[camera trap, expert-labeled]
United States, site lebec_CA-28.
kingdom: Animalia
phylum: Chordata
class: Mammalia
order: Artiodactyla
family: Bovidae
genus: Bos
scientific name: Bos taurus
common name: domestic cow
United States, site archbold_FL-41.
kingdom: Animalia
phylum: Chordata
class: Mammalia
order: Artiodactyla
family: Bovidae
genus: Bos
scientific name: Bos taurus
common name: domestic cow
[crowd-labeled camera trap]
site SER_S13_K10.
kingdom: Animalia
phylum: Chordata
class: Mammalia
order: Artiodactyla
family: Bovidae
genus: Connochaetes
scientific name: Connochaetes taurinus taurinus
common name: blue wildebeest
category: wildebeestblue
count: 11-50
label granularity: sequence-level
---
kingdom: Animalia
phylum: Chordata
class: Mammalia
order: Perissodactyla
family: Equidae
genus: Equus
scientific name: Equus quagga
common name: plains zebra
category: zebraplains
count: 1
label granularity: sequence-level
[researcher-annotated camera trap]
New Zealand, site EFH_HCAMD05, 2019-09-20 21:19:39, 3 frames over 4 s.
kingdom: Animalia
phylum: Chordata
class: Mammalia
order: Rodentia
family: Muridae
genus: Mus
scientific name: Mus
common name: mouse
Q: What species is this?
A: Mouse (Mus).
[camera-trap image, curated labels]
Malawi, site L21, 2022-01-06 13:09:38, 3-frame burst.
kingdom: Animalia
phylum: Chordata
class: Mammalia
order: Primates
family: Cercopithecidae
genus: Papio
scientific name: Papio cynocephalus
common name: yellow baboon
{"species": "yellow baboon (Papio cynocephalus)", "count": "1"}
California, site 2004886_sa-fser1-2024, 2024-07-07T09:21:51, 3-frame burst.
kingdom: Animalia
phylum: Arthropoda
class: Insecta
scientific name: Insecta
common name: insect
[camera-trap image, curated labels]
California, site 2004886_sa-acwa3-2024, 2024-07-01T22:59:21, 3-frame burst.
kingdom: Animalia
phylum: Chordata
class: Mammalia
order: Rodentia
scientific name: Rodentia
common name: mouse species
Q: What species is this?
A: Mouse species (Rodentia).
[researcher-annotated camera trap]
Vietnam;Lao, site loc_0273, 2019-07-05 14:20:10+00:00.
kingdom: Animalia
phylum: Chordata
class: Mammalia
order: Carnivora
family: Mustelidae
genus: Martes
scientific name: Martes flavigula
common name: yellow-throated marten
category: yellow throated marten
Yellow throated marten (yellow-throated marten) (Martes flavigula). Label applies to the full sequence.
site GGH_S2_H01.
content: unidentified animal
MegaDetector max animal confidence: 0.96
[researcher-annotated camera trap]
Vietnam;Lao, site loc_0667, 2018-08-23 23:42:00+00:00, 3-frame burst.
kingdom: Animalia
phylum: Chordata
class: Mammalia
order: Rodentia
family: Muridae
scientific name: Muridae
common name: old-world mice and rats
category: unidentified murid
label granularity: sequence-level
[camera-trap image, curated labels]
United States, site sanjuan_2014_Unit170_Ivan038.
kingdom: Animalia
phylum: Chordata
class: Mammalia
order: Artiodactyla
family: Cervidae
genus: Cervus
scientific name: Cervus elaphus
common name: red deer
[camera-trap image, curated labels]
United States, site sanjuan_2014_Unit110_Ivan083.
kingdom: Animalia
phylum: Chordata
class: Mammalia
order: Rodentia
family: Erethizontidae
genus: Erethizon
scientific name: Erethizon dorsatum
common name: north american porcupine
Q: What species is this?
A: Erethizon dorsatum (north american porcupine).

**What you should do**
Copy out each line of the data exactly.

**Result of the task**
[camera trap, expert-labeled]
United States, site lebec_CA-28.
kingdom: Animalia
phylum: Chordata
class: Mammalia
order: Artiodactyla
family: Bovidae
genus: Bos
scientific name: Bos taurus
common name: domestic cow
United States, site archbold_FL-41.
kingdom: Animalia
phylum: Chordata
class: Mammalia
order: Artiodactyla
family: Bovidae
genus: Bos
scientific name: Bos taurus
common name: domestic cow
[crowd-labeled camera trap]
site SER_S13_K10.
kingdom: Animalia
phylum: Chordata
class: Mammalia
order: Artiodactyla
family: Bovidae
genus: Connochaetes
scientific name: Connochaetes taurinus taurinus
common name: blue wildebeest
category: wildebeestblue
count: 11-50
label granularity: sequence-level
---
kingdom: Animalia
phylum: Chordata
class: Mammalia
order: Perissodactyla
family: Equidae
genus: Equus
scientific name: Equus quagga
common name: plains zebra
category: zebraplains
count: 1
label granularity: sequence-level
[researcher-annotated camera trap]
New Zealand, site EFH_HCAMD05, 2019-09-20 21:19:39, 3 frames over 4 s.
kingdom: Animalia
phylum: Chordata
class: Mammalia
order: Rodentia
family: Muridae
genus: Mus
scientific name: Mus
common name: mouse
Q: What species is this?
A: Mouse (Mus).
[camera-trap image, curated labels]
Malawi, site L21, 2022-01-06 13:09:38, 3-frame burst.
kingdom: Animalia
phylum: Chordata
class: Mammalia
order: Primates
family: Cercopithecidae
genus: Papio
scientific name: Papio cynocephalus
common name: yellow baboon
{"species": "yellow baboon (Papio cynocephalus)", "count": "1"}
California, site 2004886_sa-fser1-2024, 2024-07-07T09:21:51, 3-frame burst.
kingdom: Animalia
phylum: Arthropoda
class: Insecta
scientific name: Insecta
common name: insect
[camera-trap image, curated labels]
California, site 2004886_sa-acwa3-2024, 2024-07-01T22:59:21, 3-frame burst.
kingdom: Animalia
phylum: Chordata
class: Mammalia
order: Rodentia
scientific name: Rodentia
common name: mouse species
Q: What species is this?
A: Mouse species (Rodentia).
[researcher-annotated camera trap]
Vietnam;Lao, site loc_0273, 2019-07-05 14:20:10+00:00.
kingdom: Animalia
phylum: Chordata
class: Mammalia
order: Carnivora
family: Mustelidae
genus: Martes
scientific name: Martes flavigula
common name: yellow-throated marten
category: yellow throated marten
Yellow throated marten (yellow-throated marten) (Martes flavigula). Label applies to the full sequence.
site GGH_S2_H01.
content: unidentified animal
MegaDetector max animal confidence: 0.96
[researcher-annotated camera trap]
Vietnam;Lao, site loc_0667, 2018-08-23 23:42:00+00:00, 3-frame burst.
kingdom: Animalia
phylum: Chordata
class: Mammalia
order: Rodentia
family: Muridae
scientific name: Muridae
common name: old-world mice and rats
category: unidentified murid
label granularity: sequence-level
[camera-trap image, curated labels]
United States, site sanjuan_2014_Unit170_Ivan038.
kingdom: Animalia
phylum: Chordata
class: Mammalia
order: Artiodactyla
family: Cervidae
genus: Cervus
scientific name: Cervus elaphus
common name: red deer
[camera-trap image, curated labels]
United States, site sanjuan_2014_Unit110_Ivan083.
kingdom: Animalia
phylum: Chordata
class: Mammalia
order: Rodentia
family: Erethizontidae
genus: Erethizon
scientific name: Erethizon dorsatum
common name: north american porcupine
Q: What species is this?
A: Erethizon dorsatum (north american porcupine).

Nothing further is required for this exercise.